*** Extract ***
Paul: I’m looking at “Mr. Finland” Amirkhani on the UFC main card. He’s an incredible personality, has had some exciting fights, and this will be the biggest showcase for him so far, (even though it’s FS1 on Sunday afternoon). He has a star aura about him and Jason Knight is a quality opponent. That fight could steal the show.
Josh: Till vs. Thompson. That fight has the biggest implications with a rising talent vs. a fixture in the division. The issue is that no one wants another Thompson-Woodley title fight, so if “Wonderboy” wins, we don’t get much in the way of something big to look forward to. I would assume a Till win gets him either Kamaru Usman or the loser of Rafael dos Anjos-Colby Covington. That could be Thompson’s path as well.
Anything being overlooked?
Ryan: The UFC card is essentially a one-fight card. It did have a great co-main event between Neil Magny and Gunnar Nelson, but that got scrapped after Nelson suffered an injury. Bellator lost their main event between Roy Nelson and Mirko Cro Cop, but it was a mistake having that as the main event anyways. Both are middle-of-the-road events with great main events, but nothing is really being overlooked.
Paul: Rafael Carvalho in general. He’s the longest-reigning champion in Bellator and hasn’t lost since his pro debut. Most people are looking at it as a foregone conclusion that Mousasi will walk in and take his title, and he very well might, but I think the odds are a little too long in the favor of the older challenger and he could be prime for an upset. Former UFC fighters haven’t exactly lit the world on fire in Bellator.
Josh: The Carvahlo-Mousasi fight simply because it’s a title fight between two fairly evenly matched talents. However, it’s another reason Bellator needs to be smarter when planning out their shows. Less events and on non-UFC weekends would help them avoid being swallowed up news-wise.
Anything not doing it for you?
Ryan: I don’t care for the co-main events on either show. Magny is facing an opponent making his UFC debut on short notice, and it’s really a fight he is way above. This is a no-win situation as a win doesn’t elevate him, and if he loses, he gets knocked way down the rankings. As for Bellator, Phil Davis against Linton Vassel could be a very boring fight. Davis has lost luster since he left the UFC, but he wasn’t an exciting fighter while he was there. He tends to be in a lot of boring fights, and I don’t think this one will be an exception.
Paul: The Davis-Vassel fight is going to absolutely suck. There’s no doubt about that in my mind. Davis may be the biggest waste of natural talent in the history of the sport. I also have a terrible feeling that the UFC main event isn’t going to live up to the hype. It has the potential to be great but so did both Woodley-Thompson fights. I feel that coaches are game planning too much for Thompson which leads to these standoffs where neither fighter will engage.
*** End of Extract ***
*** Information ***
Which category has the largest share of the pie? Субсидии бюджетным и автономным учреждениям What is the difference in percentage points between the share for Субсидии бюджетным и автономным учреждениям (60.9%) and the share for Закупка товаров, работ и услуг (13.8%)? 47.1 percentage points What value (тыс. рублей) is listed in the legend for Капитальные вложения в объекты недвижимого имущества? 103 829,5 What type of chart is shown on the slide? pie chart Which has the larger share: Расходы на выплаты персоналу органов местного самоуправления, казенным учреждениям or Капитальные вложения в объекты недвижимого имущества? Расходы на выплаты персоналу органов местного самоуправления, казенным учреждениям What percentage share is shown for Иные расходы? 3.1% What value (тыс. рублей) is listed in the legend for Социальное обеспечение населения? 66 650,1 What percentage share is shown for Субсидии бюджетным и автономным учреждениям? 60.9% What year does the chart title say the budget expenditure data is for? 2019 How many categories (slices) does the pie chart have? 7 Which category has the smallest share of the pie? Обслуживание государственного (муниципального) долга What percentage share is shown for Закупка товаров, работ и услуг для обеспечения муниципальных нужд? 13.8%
*** End of Information ***
*** Information ***
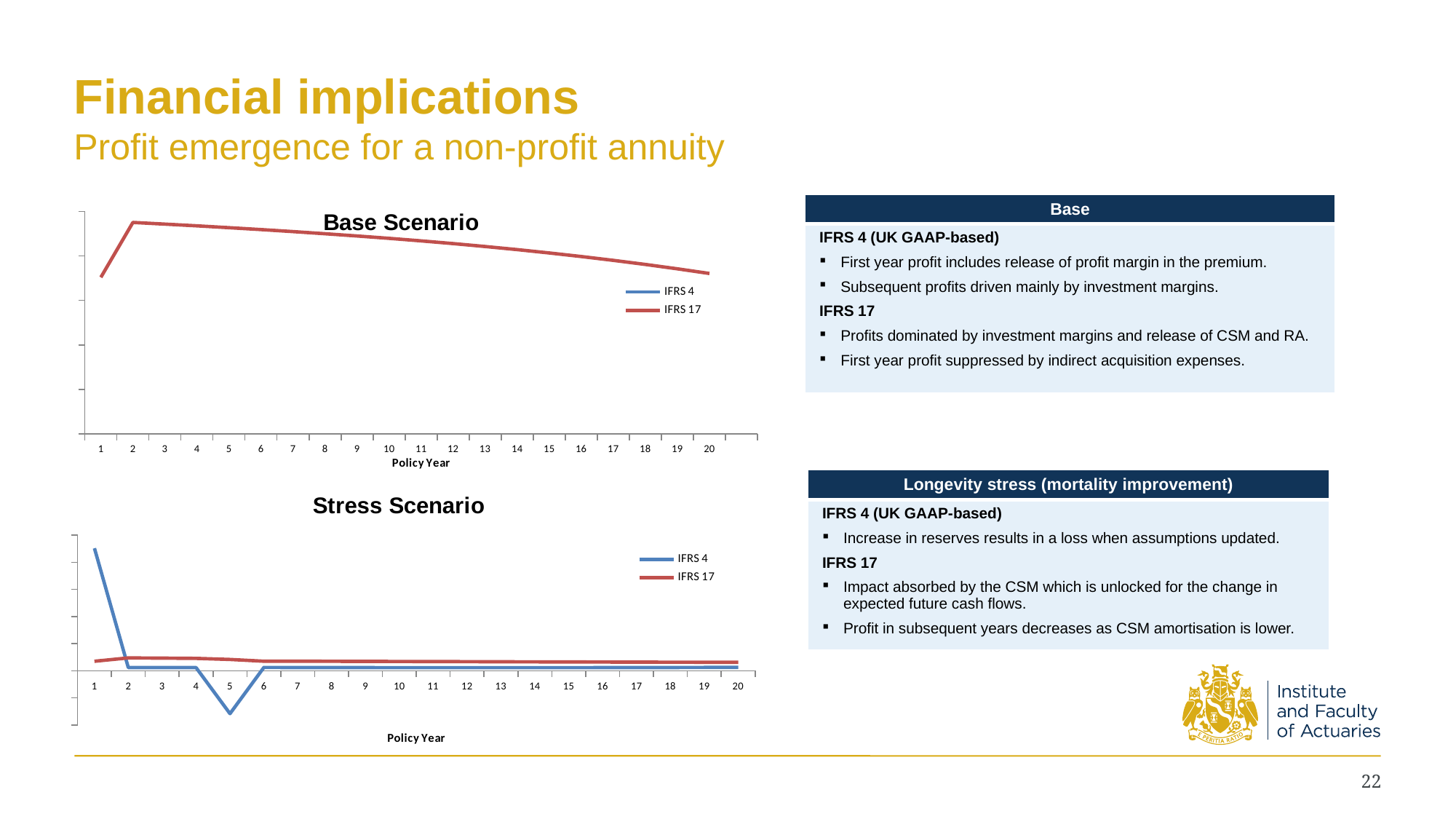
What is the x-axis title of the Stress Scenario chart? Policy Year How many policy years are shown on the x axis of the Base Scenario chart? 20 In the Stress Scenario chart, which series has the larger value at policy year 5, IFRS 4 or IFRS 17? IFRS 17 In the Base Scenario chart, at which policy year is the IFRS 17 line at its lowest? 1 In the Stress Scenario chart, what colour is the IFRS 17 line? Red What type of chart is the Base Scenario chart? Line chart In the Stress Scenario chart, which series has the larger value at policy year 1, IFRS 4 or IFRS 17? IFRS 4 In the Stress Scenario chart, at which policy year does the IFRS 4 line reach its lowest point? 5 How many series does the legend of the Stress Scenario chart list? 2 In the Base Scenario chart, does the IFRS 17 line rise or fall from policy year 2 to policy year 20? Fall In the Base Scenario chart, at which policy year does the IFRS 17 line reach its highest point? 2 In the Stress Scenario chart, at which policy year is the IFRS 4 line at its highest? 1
*** End of Information ***
*** Information ***
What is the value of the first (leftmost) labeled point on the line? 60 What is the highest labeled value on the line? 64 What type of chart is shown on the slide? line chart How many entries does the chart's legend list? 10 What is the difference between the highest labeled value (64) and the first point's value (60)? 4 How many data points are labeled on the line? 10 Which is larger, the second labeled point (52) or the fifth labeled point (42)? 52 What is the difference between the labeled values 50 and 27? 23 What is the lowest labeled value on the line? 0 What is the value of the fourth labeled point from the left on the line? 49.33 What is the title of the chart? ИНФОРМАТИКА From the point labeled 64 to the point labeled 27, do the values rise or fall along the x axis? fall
*** End of Information ***
> Task instructions:
- a) Answer these questions from the fight roundtable:
(i) Which co-main event was dropped from the UFC card, and why?
(ii) What two facts does Paul give about Rafael Carvalho's record?
(iii) On which channel and at what time of the week does the Amirkhani fight air?
- b) List every pairing of two fighters that the fight roundtable joins with "vs." or a hyphen. Count each pairing once.
- c) In the fight roundtable, rewrite the paragraph that begins "I don't care for the co-main events" as a short bulleted list. Keep its main points.

> Expected results:
- a)
(i) The co-main event between Neil Magny and Gunnar Nelson was dropped after Nelson suffered an injury.
(ii) Carvalho is the longest-reigning champion in Bellator, and he hasn't lost since his pro debut.
(iii) It airs on FS1 on Sunday afternoon.

- b)
- Till vs. Thompson
- Thompson-Woodley (also written Woodley-Thompson)
- Rafael dos Anjos-Colby Covington
- Carvahlo-Mousasi
- Davis-Vassel

- c)
- Ryan doesn't care for the co-main events on either show.
- UFC: Magny is facing an opponent who is making his UFC debut on short notice. Magny is way above this fight.
- For Magny it is a no-win situation. A win doesn't elevate him, and a loss knocks him way down the rankings.
- Bellator: Phil Davis against Linton Vassel could be a very boring fight.
- Davis has lost luster since leaving the UFC, and he wasn't an exciting fighter there either. He tends to be in boring fights, and this one likely won't be an exception.